Movie Review: The Half of It

It’s been 15 years since writer-director Alice Wu’s last film, SAVING FACE, but she’s back with a bang with a new twist on an old story that just took home the Founders Award for Best Narrative Feature at the 2020 Tribeca Film Festival.

In THE HALF OF IT, Ellie Chu (Leah Lewis, TV’s NANCY DREW) is a high school senior in the fictional Pacific northwest town of Squahamish. Ellie and her dad, the town’s solitary train station manager and signalman, are the town’s only Asians. Though they arrived there ten years earlier from China and their plan was to quickly move on to bigger and better things, mechanical engineering PhDs who don’t speak English very well are not a hotly sought-after commodity. (Really?) Now strapped for cash, Ellie supports the family by ghostwriting her classmates’ essays for pay, an enterprise that at least one of her teachers knows about and quietly condones. One day she is approached by Paul Munsky (Daniel Diemer, TV’s SACRED LIES), the town’s dull as mashed potatoes but loveable football jock, to ghostwrite a love letter to Aster Flores (newcomer Alexxis Lemire), the deacon’s pretty but unattainable daughter. Ellie agrees, and as their plan takes shape, the three of them come to learn that rather than trying to find the one person who can complete them, they should be looking for people who can help them grow to be something more than what they are.
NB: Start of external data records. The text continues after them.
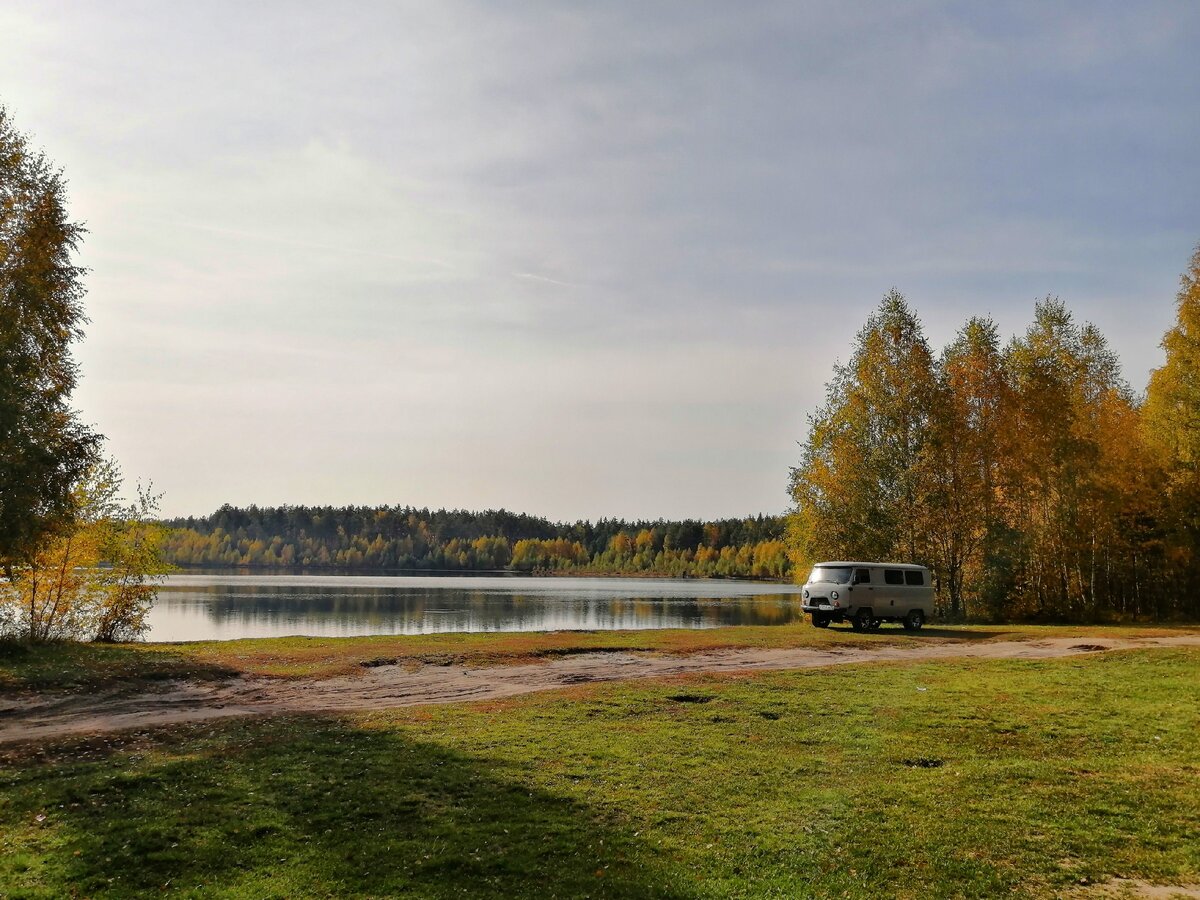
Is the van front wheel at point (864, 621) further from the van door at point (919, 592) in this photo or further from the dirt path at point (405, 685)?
the dirt path at point (405, 685)

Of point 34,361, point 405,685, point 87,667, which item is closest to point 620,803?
point 405,685

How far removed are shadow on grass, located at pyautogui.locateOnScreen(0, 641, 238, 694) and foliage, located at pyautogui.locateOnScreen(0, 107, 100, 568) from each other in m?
2.98

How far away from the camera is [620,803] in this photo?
35.0 feet

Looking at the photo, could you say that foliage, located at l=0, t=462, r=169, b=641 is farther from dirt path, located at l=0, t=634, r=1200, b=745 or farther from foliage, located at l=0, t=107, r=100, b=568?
dirt path, located at l=0, t=634, r=1200, b=745

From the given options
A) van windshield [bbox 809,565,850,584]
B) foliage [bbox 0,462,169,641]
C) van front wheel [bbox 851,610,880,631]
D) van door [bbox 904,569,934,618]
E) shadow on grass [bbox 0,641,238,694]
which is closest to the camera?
shadow on grass [bbox 0,641,238,694]

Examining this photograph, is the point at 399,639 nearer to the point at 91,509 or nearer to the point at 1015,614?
the point at 91,509

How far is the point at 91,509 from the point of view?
2934 cm

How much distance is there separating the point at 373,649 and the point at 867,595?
71.2 ft

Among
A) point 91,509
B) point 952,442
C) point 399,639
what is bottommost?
point 399,639

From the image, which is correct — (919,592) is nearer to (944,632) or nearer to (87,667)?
(944,632)

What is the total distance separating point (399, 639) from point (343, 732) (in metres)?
16.0

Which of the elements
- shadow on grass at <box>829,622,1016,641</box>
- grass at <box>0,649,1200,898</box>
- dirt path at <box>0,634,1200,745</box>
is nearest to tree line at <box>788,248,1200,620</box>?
shadow on grass at <box>829,622,1016,641</box>

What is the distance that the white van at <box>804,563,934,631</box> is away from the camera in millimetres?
35906

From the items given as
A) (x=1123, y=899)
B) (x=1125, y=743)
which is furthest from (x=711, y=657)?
(x=1123, y=899)
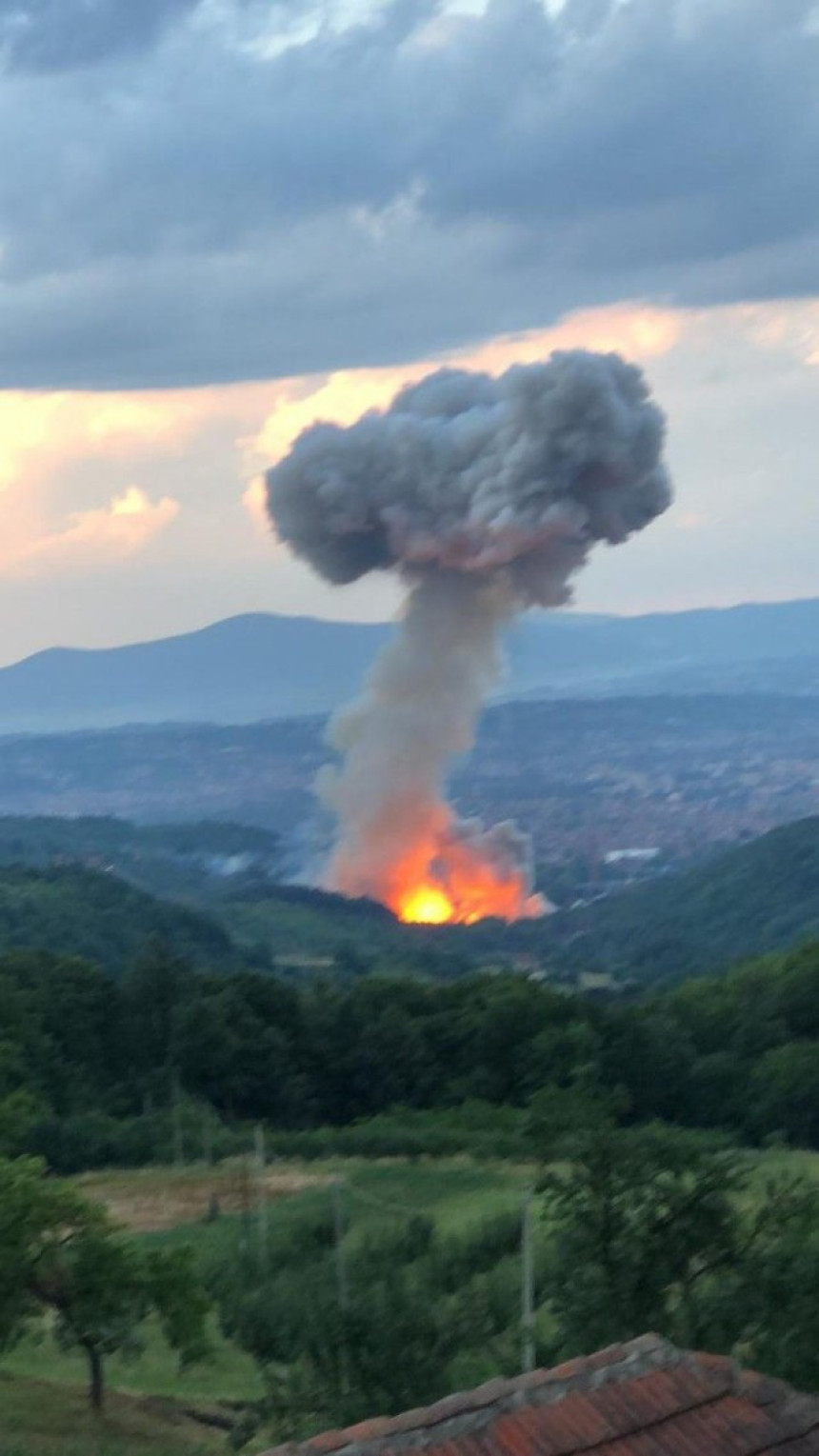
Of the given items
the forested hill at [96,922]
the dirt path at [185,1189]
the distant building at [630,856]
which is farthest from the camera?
the distant building at [630,856]

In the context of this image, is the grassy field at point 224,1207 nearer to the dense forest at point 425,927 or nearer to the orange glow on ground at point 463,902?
the dense forest at point 425,927

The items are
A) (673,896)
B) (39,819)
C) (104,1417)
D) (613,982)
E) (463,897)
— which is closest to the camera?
(104,1417)

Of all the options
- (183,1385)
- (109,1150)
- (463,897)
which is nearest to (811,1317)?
(183,1385)

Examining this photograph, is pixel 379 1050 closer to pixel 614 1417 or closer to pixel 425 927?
pixel 425 927

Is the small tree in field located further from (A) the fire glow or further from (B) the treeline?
(A) the fire glow

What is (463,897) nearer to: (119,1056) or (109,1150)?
(119,1056)

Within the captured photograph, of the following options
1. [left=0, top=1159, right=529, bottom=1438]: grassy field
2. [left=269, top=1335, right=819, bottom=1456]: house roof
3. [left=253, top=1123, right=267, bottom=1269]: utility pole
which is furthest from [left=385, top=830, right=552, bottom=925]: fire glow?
[left=269, top=1335, right=819, bottom=1456]: house roof

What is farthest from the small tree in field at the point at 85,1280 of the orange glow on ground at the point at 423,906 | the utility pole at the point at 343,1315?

As you’ve probably already figured out, THE HALF OF IT is a modern day take on Cyrano de Bergerac but this one has a gay twist thrown in as Ellie starts to develop feelings for Aster as the pair exchanges their views on literature and art. For the most part, the story works thanks to the earnest performances of the three young actors, although some critics have taken Wu to task for not going far enough in portraying the real-life challenges that closeted LGBTQ kids have to deal with. Wu does throw in the influence that the church has on the townspeople but then she quickly abandons it when the kids all put their cards on the table. Yeah, like small-town churches are really supportive of gay teens. I had other problems with the story though. I’ve never understood how the teenagers who live in small towns in movies don’t already know everything about each other. How is it that Ellie and Aster have been in the same year at school for ten years but they’ve never met? It makes even less sense when you consider that Ellie plays the piano every Sunday at Aster’s father’s church. Even more unrealistic is that these teens seem to live in a time bubble where they look, dress and drive cars from the late ’80 or early ’90s, and where they have to look up how to know if you’re “a gay”. Although they’re all fully adept at instant messaging and using money transfer apps, they’re absolute dunces when it comes to knowing the first thing about LGBTQ people. Finally, Ellie seems to be punching way below her weight when she considers going to Grinnell College in Iowa after graduating high school. The Chinese immigrant child of a PhD who can write six different term papers on Plato would not consider going to Grinnell, as good a liberal arts school as it is. If her issue is that she doesn’t want to move too far away from father, there is at least one better school that’s closer to the west coast but given that her father has a lousy, low paying job, what’s keeping him in Squahamish anyway? With her grades, she can go anywhere and take him with her.

But perhaps I’m picking nits. If you’re looking for something new and refreshing to watch while you’re stuck at home, you could do worse than THE HALF OF IT. At least it’s got its heart in the right place.

THE HALF OF IT is streaming now on Netflix.